Anti-Putin activist has antiseptic thrown in his face while campaigning

iStock/Thinkstock(MOSCOW) — Russia’s most prominent opposition activist, Aleksei Navalny, has been doused in green antiseptic cleaner while campaigning ahead of an intended presidential run next year.

Navalny, who made his name uncovering the alleged ill-gotten gains of top Kremlin officials, was opening a local campaign headquarters in the far-flung Siberian town, Barnaul, when a man threw the disinfectant into his face, staining it vivid green, witnesses told news agency TASS.

Immediately after the incident, Navalny posted a photo of himself coated in green on Twitter with the caption: “To open the headquarters in Barnaul I will do so as the character from the film The Mask,” a reference to the green-faced comic book character, played by Jim Carrey, in the 1994 movie. “Awesome, even my teeth are green,” he added, apparently unharmed by the liquid.

It is the latest in a procession of dirty tricks that the campaign has run into since Navalny took it to Siberia. He has been pelted with eggs, his fellow activists have found the doors of their apartments sealed-up with filler-foam and police have disrupted a campaign event by forcing people to evacuate over a supposed bomb threat.
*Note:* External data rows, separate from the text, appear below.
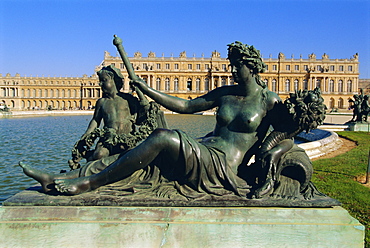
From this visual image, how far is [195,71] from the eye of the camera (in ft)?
221

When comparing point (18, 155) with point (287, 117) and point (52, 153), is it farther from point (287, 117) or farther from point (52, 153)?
point (287, 117)

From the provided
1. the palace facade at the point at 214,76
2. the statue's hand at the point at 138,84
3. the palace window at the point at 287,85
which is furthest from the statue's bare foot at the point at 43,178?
the palace window at the point at 287,85

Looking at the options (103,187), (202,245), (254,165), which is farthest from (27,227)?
(254,165)

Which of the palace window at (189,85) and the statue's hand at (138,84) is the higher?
the palace window at (189,85)

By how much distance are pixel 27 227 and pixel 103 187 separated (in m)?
0.56

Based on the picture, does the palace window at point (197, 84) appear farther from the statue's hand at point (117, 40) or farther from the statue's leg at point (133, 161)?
the statue's leg at point (133, 161)

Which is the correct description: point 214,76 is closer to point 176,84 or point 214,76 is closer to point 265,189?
point 176,84

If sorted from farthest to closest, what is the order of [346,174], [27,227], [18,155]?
Result: [18,155]
[346,174]
[27,227]

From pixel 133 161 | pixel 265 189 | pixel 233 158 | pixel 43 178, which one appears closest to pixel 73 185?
pixel 43 178

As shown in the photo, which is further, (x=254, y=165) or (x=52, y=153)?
(x=52, y=153)

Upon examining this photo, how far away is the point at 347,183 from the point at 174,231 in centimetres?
377

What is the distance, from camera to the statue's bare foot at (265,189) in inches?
97.7

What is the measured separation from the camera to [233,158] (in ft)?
8.95

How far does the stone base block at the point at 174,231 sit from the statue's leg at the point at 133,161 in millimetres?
241
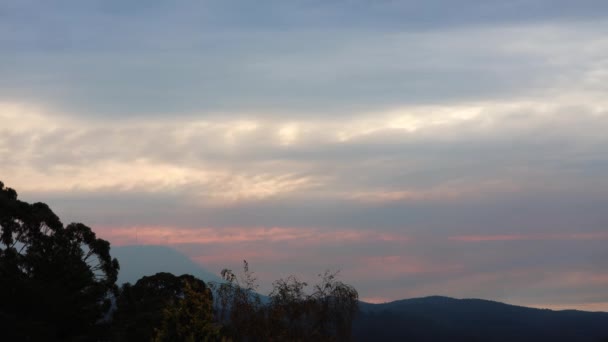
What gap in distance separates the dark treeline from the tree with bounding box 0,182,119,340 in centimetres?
7

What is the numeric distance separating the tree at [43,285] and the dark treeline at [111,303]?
0.23ft

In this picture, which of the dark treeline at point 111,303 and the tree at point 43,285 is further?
the tree at point 43,285

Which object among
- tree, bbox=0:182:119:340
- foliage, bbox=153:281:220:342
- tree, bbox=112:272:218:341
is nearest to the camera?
foliage, bbox=153:281:220:342

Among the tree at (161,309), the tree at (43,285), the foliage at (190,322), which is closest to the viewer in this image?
the foliage at (190,322)

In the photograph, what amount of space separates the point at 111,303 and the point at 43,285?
819 centimetres

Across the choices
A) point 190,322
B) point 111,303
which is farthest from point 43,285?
point 190,322

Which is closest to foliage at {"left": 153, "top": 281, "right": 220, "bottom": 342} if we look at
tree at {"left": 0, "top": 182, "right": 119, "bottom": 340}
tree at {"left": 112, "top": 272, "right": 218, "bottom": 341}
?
tree at {"left": 112, "top": 272, "right": 218, "bottom": 341}

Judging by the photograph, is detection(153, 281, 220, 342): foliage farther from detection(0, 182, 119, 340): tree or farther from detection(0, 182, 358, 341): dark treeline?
detection(0, 182, 119, 340): tree

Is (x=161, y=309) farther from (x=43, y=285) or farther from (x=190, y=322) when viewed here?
(x=190, y=322)

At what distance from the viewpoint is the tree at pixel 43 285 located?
59.7 meters

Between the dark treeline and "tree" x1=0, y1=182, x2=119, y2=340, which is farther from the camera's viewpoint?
"tree" x1=0, y1=182, x2=119, y2=340

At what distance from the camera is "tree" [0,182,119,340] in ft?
196

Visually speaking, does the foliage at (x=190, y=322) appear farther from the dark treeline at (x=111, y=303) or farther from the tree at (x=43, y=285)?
the tree at (x=43, y=285)

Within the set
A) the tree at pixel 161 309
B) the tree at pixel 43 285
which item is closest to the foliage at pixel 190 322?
the tree at pixel 161 309
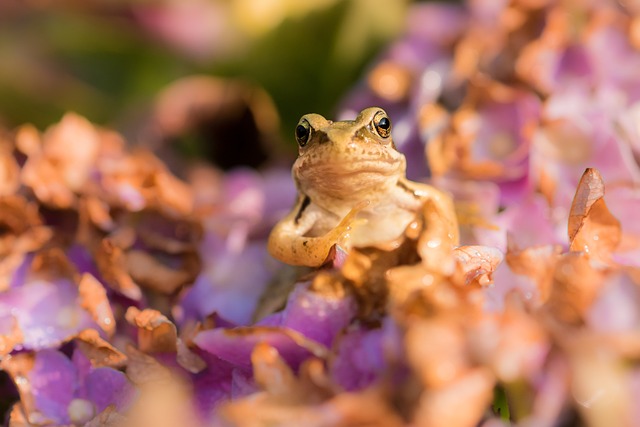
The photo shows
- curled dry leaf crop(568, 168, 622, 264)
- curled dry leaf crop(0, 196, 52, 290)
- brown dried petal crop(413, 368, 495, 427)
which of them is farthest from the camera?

Navalny, known for a sarcastic, irreverent style, has pointedly tried to take the disruptions in stride. After police forced people to leave the campaign event over the bomb threat, he took it outside, speaking to supporters from a snowdrift in 21 degrees Fahrenheit, according to a Times of London correspondent, who was present.

Navalny is opening dozens of local campaign headquarters across Russia to prepare for a run against current president Vladimir Putin in next year’s elections. Siberia is his first attempt to take the campaign outside of areas close to Moscow and local authorities have expressed hostility to his arrival. Last week, a presidential envoy to Siberia, Sergei Menyailo, told local media Navalny’s campaign threatened “stability” in the region and was trying to “put the bases of power in doubt.”

A former lawyer who turned his anti-corruption work into a political movement, Navalny has faced a series of criminal cases, which he says are meant to block his political activity. This month a court handed him a 5-year suspended sentence on fraud charges, after the original verdict was ruled flawed by the European Court of Human Rights.

Russian law forbids those convicted of a criminal offense from running for public office, but Navalny has said he will run regardless. He has said he has no expectation of beating Putin, but that his campaign is intended to show how rigged politics are under Putin’s rule and remind Russians that opposition forces still exist in the country.

He faces a dizzyingly uphill battle, however. Hundreds of people attended a rally supporting him in the Siberian city of Tomsk, but a recent poll by the independent Levada Center found only 3 percent of Russians “respected” Navalny and only 1 percent said they would vote for him.

Despite their small hold in the country, Russia’s opposition are frequently attacked. Smearing opposition figures with antiseptic during rallies has become a common tactic; others have been mysteriously poisoned or, in the case of one of Russia’s most prominent Putin critics, Boris Nemtsov, shot dead.

Navalny has gained a large internet following thanks to his investigations into some of Putin’s closest allies, presented in slick, often mocking videos. This month, he released an investigation into Putin’s prime minister and former president, Dmitry Medvedev, presenting tax documents he claims show Medvedev created a property empire worth over a billion dollars using a corrupt scheme based on phoney charities. Nine million people have watched the video so far.

“Maybe in the Kremlin they think with a green a face I won’t make anymore videos,” Navalny said in a video published on his site shortly after being hit with the antiseptic. “But I definitely will, because even more people will watch me and it in absolutely no way will stop me.”